Information given
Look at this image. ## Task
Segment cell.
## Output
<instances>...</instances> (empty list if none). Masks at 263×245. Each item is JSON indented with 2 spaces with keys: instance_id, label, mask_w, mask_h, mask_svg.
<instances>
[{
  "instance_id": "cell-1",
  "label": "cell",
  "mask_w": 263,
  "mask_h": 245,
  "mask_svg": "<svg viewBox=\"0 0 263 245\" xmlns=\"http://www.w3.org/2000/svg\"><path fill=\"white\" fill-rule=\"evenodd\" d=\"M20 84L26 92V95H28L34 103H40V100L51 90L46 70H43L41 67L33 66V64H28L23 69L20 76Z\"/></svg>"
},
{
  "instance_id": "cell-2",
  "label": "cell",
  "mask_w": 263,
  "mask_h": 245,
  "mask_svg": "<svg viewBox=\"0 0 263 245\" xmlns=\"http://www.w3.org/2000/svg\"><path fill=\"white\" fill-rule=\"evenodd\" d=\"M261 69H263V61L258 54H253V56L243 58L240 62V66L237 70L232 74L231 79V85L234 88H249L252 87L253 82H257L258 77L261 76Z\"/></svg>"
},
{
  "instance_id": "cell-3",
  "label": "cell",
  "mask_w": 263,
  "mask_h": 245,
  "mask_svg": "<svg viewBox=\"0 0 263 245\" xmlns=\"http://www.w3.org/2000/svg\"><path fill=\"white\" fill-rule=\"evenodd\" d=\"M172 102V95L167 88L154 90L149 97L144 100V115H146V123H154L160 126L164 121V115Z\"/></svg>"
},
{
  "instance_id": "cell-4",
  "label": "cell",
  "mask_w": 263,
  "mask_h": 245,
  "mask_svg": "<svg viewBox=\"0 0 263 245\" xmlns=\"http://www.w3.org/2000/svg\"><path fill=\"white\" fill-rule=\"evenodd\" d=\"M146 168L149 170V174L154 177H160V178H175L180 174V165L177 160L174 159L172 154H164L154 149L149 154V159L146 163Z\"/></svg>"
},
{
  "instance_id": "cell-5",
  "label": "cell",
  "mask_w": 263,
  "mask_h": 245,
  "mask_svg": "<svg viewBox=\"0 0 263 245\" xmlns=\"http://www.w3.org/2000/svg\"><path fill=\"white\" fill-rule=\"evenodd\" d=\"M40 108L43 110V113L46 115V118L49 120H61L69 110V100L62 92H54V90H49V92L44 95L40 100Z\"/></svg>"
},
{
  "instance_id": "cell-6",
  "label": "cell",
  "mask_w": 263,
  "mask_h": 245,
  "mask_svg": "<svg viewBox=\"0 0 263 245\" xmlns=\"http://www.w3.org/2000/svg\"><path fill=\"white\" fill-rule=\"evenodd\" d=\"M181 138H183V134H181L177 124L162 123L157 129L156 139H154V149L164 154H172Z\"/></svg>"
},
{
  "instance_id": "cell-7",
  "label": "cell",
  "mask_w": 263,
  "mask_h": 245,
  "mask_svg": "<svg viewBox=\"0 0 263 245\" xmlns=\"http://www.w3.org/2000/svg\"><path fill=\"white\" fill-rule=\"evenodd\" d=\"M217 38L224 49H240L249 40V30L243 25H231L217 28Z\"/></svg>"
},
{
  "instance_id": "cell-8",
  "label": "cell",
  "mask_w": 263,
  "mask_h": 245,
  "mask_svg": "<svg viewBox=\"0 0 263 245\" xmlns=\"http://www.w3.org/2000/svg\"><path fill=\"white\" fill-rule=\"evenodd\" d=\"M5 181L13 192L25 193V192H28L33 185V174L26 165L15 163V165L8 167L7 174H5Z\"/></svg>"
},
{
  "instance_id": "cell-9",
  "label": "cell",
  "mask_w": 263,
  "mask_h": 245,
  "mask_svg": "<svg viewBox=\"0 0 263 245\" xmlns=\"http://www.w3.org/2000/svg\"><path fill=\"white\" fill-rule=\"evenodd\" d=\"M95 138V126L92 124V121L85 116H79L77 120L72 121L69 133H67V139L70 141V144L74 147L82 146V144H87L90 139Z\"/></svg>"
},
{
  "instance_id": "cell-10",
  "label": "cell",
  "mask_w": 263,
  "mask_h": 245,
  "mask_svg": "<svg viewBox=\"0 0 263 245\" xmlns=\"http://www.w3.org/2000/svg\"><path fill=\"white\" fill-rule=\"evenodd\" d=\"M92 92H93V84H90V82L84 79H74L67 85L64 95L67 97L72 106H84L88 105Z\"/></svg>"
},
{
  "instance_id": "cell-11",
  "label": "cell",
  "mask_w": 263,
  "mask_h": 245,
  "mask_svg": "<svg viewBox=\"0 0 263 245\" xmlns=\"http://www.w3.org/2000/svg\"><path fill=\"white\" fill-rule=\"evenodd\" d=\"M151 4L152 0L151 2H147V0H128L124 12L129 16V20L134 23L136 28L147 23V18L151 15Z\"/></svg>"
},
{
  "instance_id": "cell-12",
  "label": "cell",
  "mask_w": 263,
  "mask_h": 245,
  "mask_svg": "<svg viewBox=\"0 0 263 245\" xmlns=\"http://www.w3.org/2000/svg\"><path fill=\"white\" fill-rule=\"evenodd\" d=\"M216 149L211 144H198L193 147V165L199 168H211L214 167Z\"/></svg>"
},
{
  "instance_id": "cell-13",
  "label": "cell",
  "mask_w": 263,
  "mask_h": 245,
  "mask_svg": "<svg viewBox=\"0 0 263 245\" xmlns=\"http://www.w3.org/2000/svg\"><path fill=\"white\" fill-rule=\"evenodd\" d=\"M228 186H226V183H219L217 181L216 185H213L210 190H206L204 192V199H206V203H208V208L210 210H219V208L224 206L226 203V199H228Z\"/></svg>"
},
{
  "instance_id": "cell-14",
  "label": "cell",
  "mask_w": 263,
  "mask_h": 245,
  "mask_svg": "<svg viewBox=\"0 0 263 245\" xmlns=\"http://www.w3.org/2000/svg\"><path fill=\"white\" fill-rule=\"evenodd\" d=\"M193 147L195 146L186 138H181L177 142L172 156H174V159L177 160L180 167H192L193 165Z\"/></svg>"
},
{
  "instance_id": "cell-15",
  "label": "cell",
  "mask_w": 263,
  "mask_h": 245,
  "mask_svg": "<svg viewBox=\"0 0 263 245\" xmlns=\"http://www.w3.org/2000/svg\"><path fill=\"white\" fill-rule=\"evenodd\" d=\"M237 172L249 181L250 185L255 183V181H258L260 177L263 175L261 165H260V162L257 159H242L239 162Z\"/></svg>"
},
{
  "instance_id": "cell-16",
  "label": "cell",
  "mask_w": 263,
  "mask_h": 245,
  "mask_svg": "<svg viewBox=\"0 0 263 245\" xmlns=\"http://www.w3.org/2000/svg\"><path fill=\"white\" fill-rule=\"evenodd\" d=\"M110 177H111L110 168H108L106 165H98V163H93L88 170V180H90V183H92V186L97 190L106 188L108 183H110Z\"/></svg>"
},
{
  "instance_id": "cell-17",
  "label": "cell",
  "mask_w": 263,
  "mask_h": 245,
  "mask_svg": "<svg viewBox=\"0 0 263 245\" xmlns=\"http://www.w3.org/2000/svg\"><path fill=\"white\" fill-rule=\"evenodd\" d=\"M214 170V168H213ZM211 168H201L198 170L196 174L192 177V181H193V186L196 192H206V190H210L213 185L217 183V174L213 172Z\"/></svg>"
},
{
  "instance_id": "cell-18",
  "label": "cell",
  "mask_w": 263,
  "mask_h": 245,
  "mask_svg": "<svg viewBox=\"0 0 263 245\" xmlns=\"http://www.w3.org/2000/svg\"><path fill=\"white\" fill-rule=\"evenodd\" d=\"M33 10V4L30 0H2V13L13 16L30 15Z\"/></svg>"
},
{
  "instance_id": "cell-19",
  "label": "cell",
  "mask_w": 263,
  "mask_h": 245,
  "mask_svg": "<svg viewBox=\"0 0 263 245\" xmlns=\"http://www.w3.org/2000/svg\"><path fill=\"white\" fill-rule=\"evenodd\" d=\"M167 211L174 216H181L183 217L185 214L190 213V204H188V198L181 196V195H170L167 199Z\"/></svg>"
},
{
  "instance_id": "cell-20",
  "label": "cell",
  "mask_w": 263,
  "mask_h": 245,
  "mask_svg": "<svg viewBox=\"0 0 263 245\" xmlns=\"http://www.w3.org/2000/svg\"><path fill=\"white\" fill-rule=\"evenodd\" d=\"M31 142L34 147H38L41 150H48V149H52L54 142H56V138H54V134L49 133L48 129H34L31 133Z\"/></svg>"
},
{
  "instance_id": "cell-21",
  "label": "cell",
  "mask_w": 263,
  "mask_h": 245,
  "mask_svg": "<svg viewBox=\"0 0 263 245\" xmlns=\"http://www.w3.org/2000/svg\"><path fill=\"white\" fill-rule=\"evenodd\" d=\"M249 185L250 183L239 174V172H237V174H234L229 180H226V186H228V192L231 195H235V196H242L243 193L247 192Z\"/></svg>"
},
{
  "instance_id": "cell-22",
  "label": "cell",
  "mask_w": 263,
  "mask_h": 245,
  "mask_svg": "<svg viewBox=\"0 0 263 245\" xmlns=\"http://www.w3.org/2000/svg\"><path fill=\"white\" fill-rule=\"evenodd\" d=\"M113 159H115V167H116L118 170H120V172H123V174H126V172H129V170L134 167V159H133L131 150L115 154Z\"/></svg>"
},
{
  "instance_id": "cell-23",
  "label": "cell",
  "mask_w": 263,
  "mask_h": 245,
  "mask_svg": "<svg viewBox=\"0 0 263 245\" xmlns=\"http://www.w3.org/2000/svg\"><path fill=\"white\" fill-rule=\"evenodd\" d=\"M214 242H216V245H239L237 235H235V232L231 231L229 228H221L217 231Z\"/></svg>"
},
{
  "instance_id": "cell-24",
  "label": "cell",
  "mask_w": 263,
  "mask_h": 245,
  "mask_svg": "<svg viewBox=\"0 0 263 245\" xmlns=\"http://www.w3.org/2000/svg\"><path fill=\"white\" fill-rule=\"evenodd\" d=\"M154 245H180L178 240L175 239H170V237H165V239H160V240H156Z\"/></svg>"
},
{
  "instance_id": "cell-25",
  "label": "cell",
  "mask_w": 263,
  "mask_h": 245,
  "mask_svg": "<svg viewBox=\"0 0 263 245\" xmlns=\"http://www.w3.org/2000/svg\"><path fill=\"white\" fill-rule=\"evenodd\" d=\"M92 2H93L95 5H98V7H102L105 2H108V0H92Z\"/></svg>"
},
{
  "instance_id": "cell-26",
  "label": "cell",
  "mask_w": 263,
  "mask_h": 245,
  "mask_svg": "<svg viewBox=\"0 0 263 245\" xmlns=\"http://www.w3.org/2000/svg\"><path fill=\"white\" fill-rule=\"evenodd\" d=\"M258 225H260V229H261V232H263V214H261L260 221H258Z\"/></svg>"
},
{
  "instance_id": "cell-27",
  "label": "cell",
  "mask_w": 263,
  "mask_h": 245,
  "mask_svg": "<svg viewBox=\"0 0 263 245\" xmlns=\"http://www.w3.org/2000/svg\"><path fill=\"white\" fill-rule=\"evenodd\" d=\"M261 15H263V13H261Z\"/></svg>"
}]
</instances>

Exercise objective
Identify each line in the listing above that contains the string "instances" and copy those lines.

Exercise result
<instances>...</instances> (empty list if none). Masks at 263×245. Each item is JSON indented with 2 spaces with keys: instance_id, label, mask_w, mask_h, mask_svg.
<instances>
</instances>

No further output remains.